Let $X$ be a topological space and $\mathcal M(X)$ the space of all finite signed Borel measures on $X$. For $\nu \in \mathcal M(X)$, let $(\nu^+, \nu^-)$ be its Jordan decomposition, and $|\nu| := \nu^+ + \nu^-$ its associated variation. We endow $\mathcal M(X)$ with the total variation norm $[\cdot]$ defined by $[\nu] := |\nu|(X)$. Then $(\mathcal M(X), [\cdot])$ is a Banach space.
- A subset $M$ of $\mathcal M(X)$ is said to tight if for every $\varepsilon>0$ there is a compact subset $K$ of $X$ such that $\sup_{\nu \in M}| \nu| (X \setminus K) <\varepsilon$.
- A subset $M$ of $\mathcal M(X)$ is said to bounded if $\sup_{\nu \in M} [\nu] <\infty$.

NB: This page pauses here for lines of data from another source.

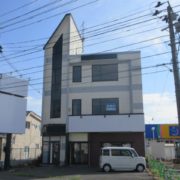 月が丘1丁目店舗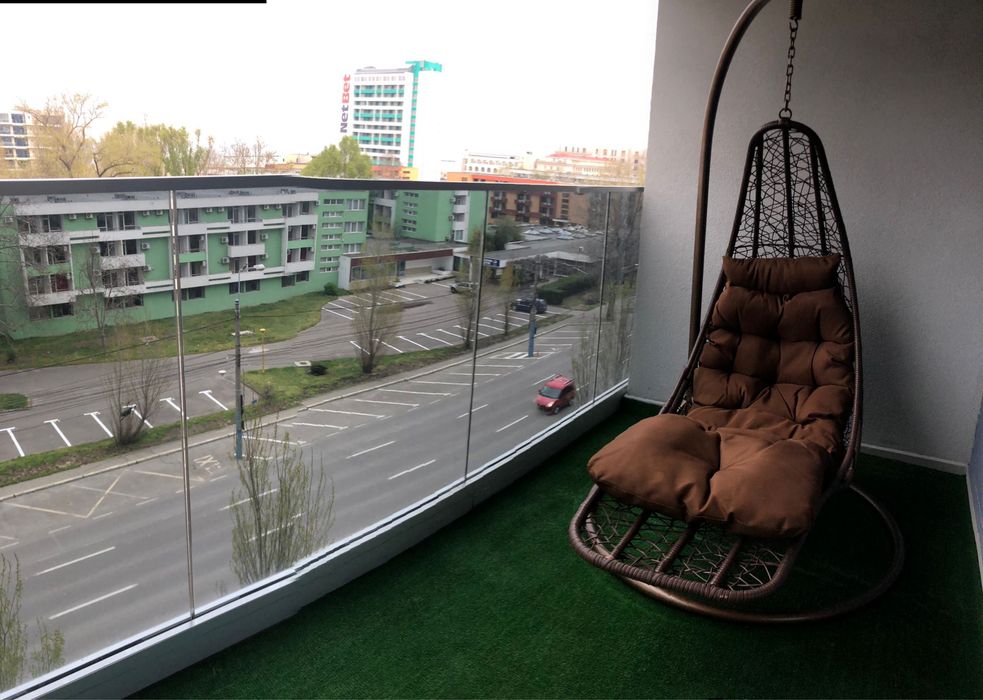 2 camere mamaia zona rex perioada lunga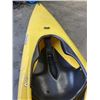 Image 4 : DAGGER CROSSFIRE WHITE WATER KAYAK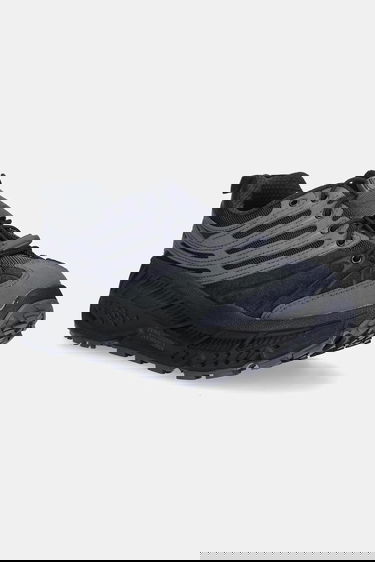 Sneakers og sko Hoka One One US Stinson Evo OG TP Grå | 1166450, 0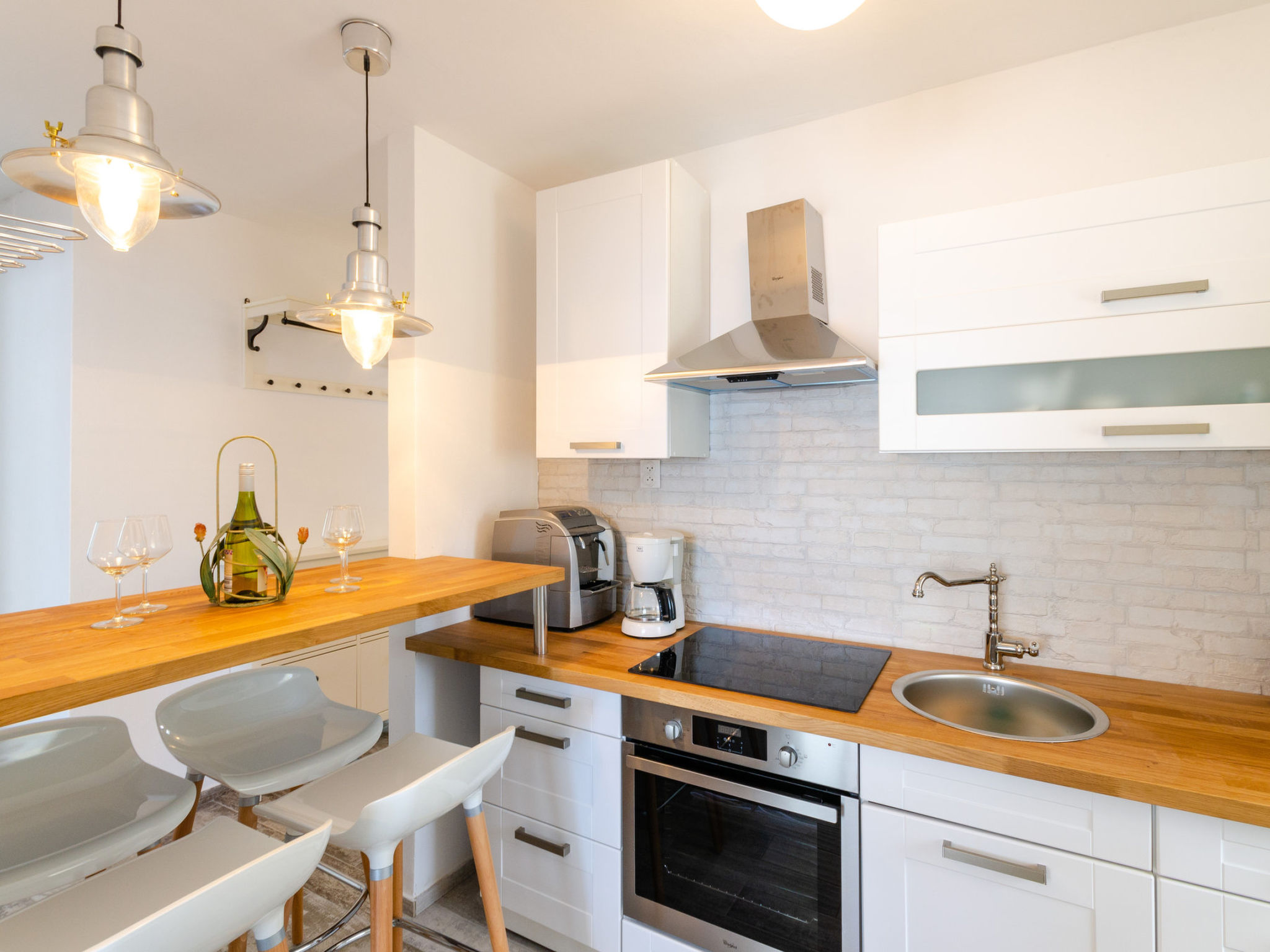 Photo of BENKO 1 / HR-10087-01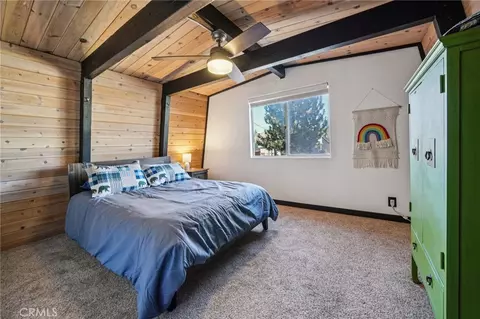 Bedroom - 42683 Falcon Ave, Big Bear Lake, CA 92315 photo 1 of 4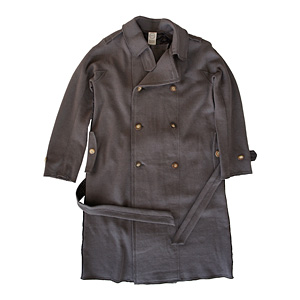 ANTIPAST / �A���e�B�p�X�g | cotton yak pile co : �J�b�g�\�E�R�[�g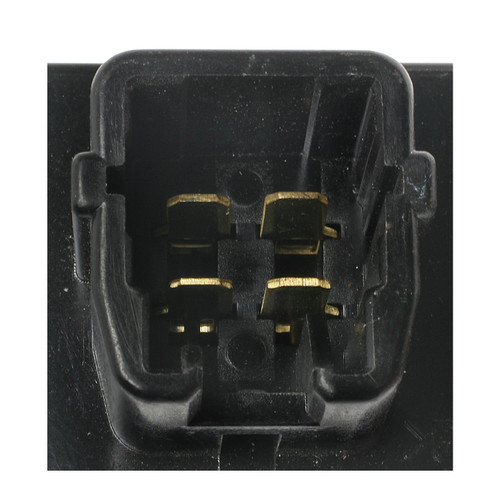Standard Ignition Blower Motor Resistor RU-84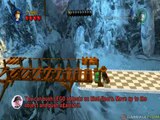 LEGO Indiana Jones - Construction d'un pont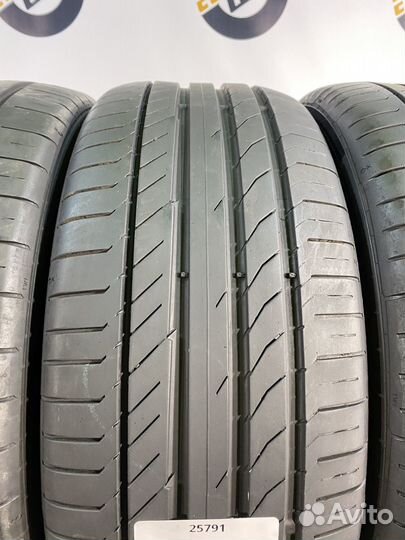 Continental ContiSportContact 5 235/45 R18 101Y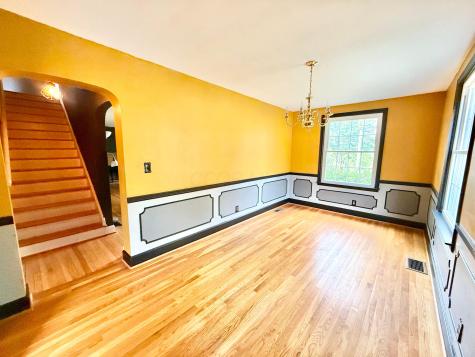 107 Morris Street Mount Vernon OH 43050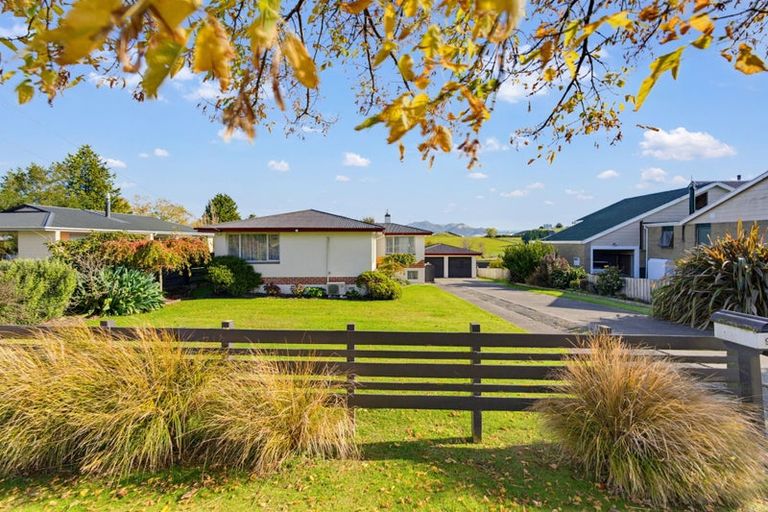 Photo of property in 90 Wentworth Street, East Gore, Gore, 9710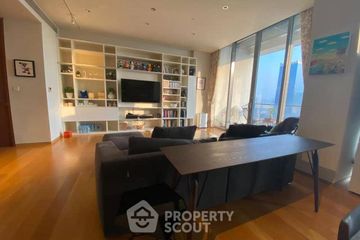 1 Bedroom Condo for rent in The Sukhothai Residences, Thung Maha Mek, Bangkok near MRT Lumpini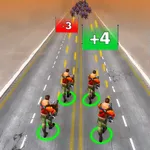 Gun Trigger Autofire Game 2025 icon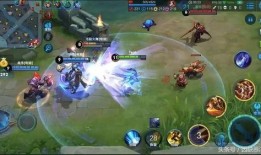 王者馬可皮膚爆料最新,馬可波羅全新皮膚驚艷亮相，神秘力量即將降臨王者峽谷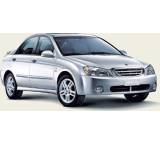 Cerato Limousine [04]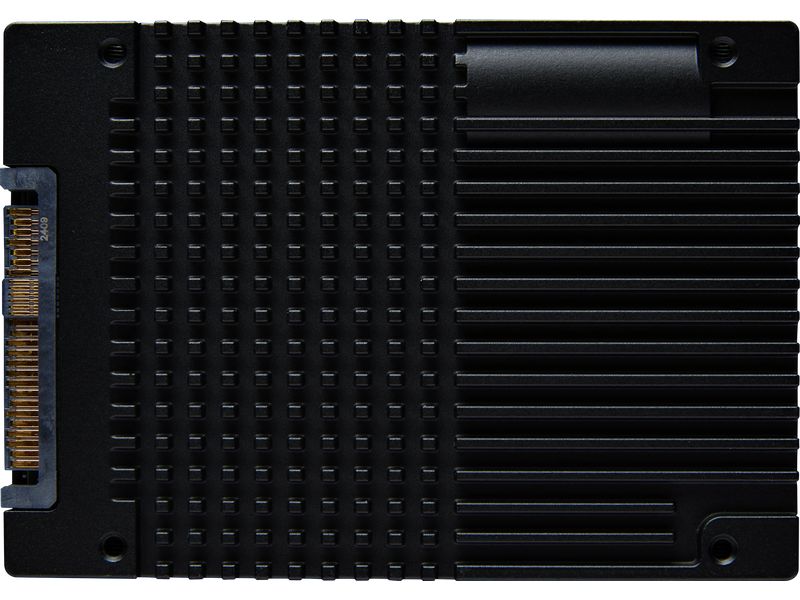 Kingston SSD DC3000ME 2.5" NVMe 7680 GB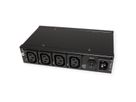 ATEN PE4104G PDU IP-Control Box met 4 uitgangen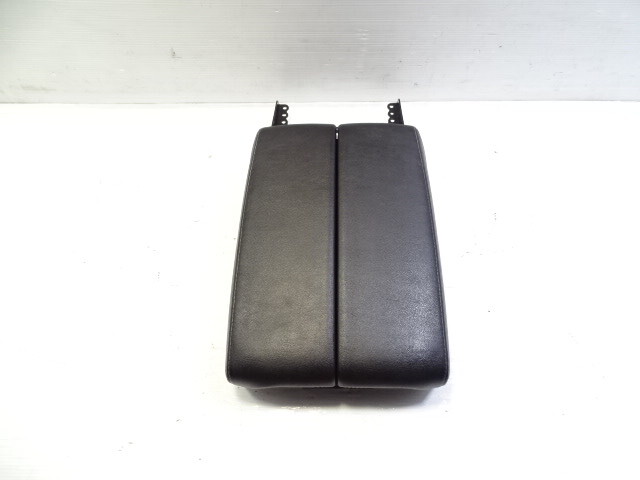 10 Lexus GX460 center console, armrest, black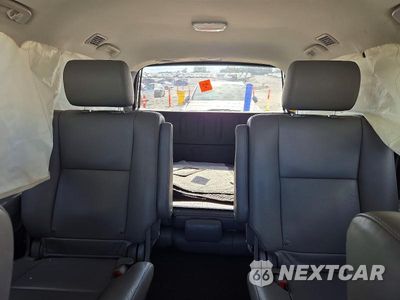 Zdjęcie 10 z 13 samochodu: 2013 TOYOTA SEQUOIA LIMITED VIN:5TDKY5G19DS049794 - miniatura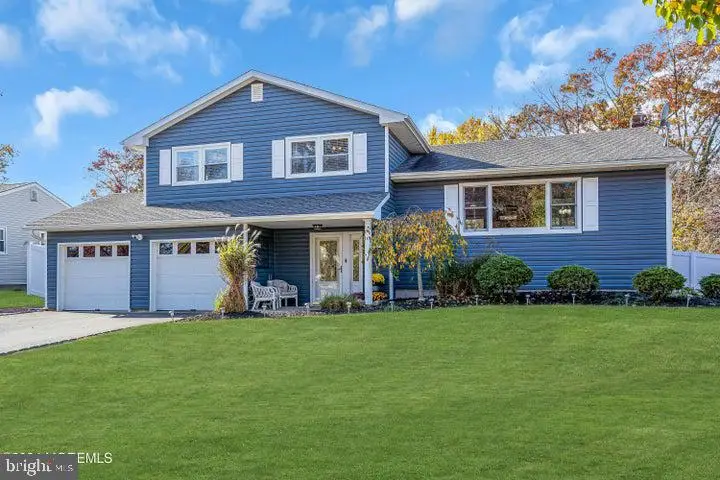 109 Woodridge Ave, Toms River, NJ 08755 - #1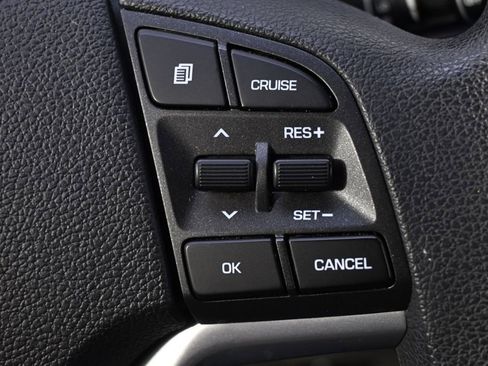 Used 2019 Hyundai Tucson Value w/ Cargo Package image 32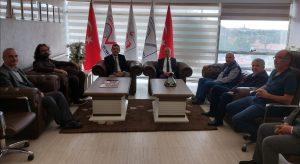 Başkan Pehlivanlı STK’ları Ziyaret Etti - Kırıkkale Haber, Son Dakika Kırıkkale Haberleri Başkan Pehlivanlı STK’ları Ziyaret Etti - Kırıkkale Haber, Son Dakika Kırıkkale Haberleri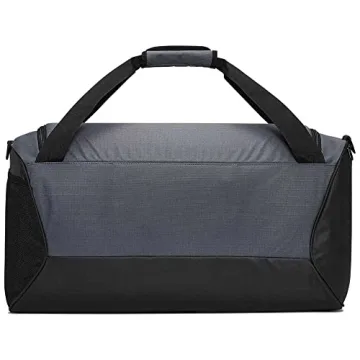 Nike Brasilia Medium Duffle Bag for Men & Women - Durable
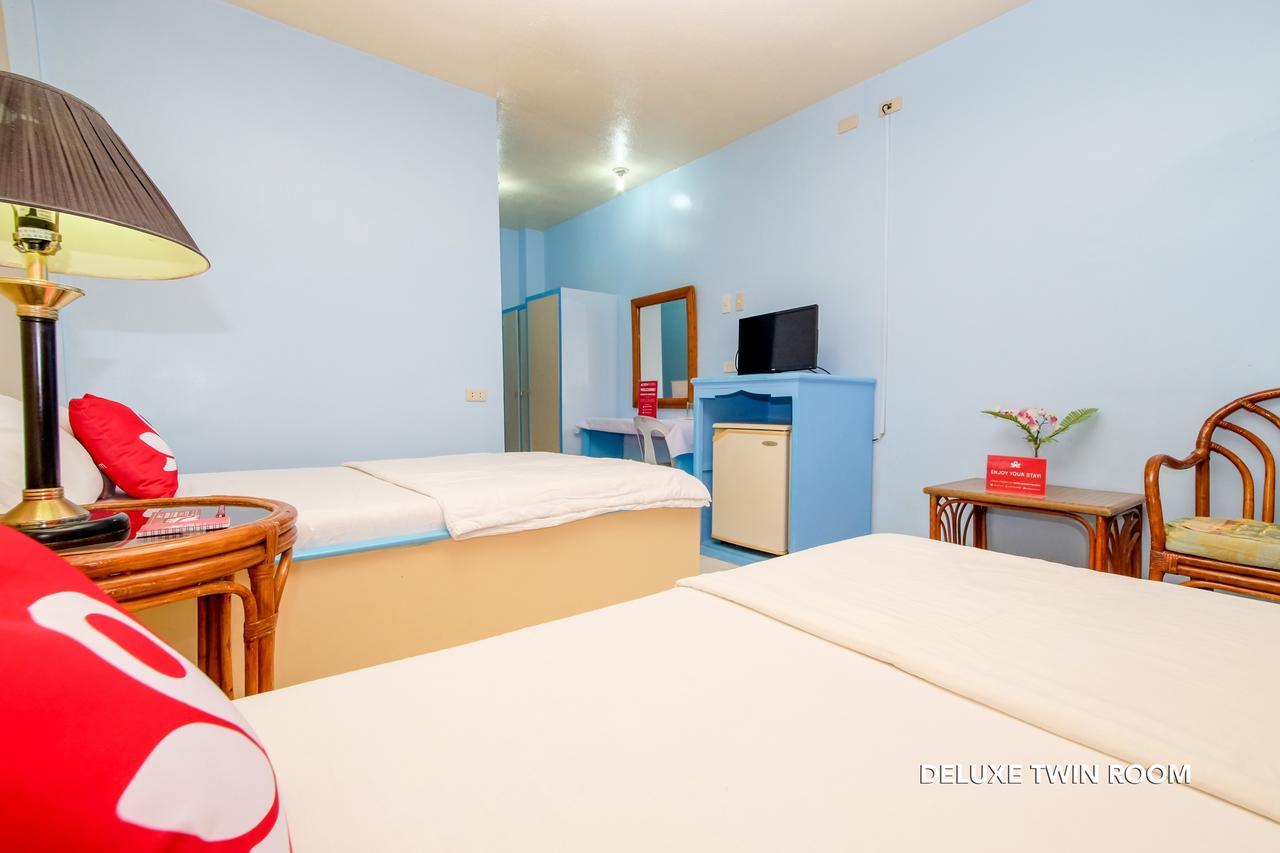 Zen Rooms Seabird Station 2 Boracay Boracay Island Esterno foto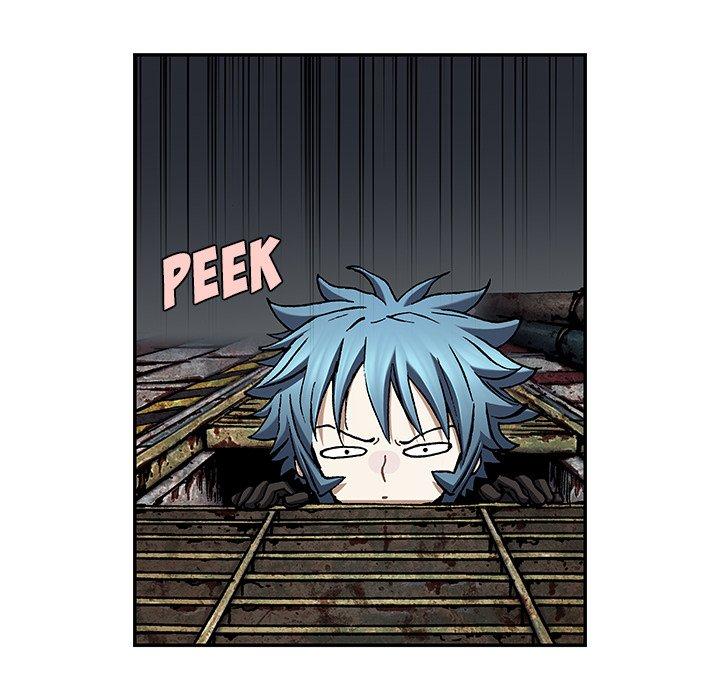 Read Leviathan (en) Manga Online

Then I come across this version of Prokhorov's theorem from this French Wikipedia page.
Theorem: Let $X$ be completely regular and $M$ a subset of $\mathcal M (X)$.
- If $M$ tight and bounded, then the closure of $M$ in $\sigma(\mathcal M (X), \mathcal C_b(X))$ is sequentially compact.
- If $X$ is locally compact (or Polish) and the closure of $M$ in $\sigma(\mathcal M (X), \mathcal C_b(X))$ sequentially compact, then $M$ is tight and bounded.
This is very general. In Onno van Gaans's lecture note Probability measures on metric spaces, for (1.) to hold, it is assumed further that $X$ is separable.
Could you confirm if above theorem with such a great generality is indeed true? If yes, could you please provide a reference.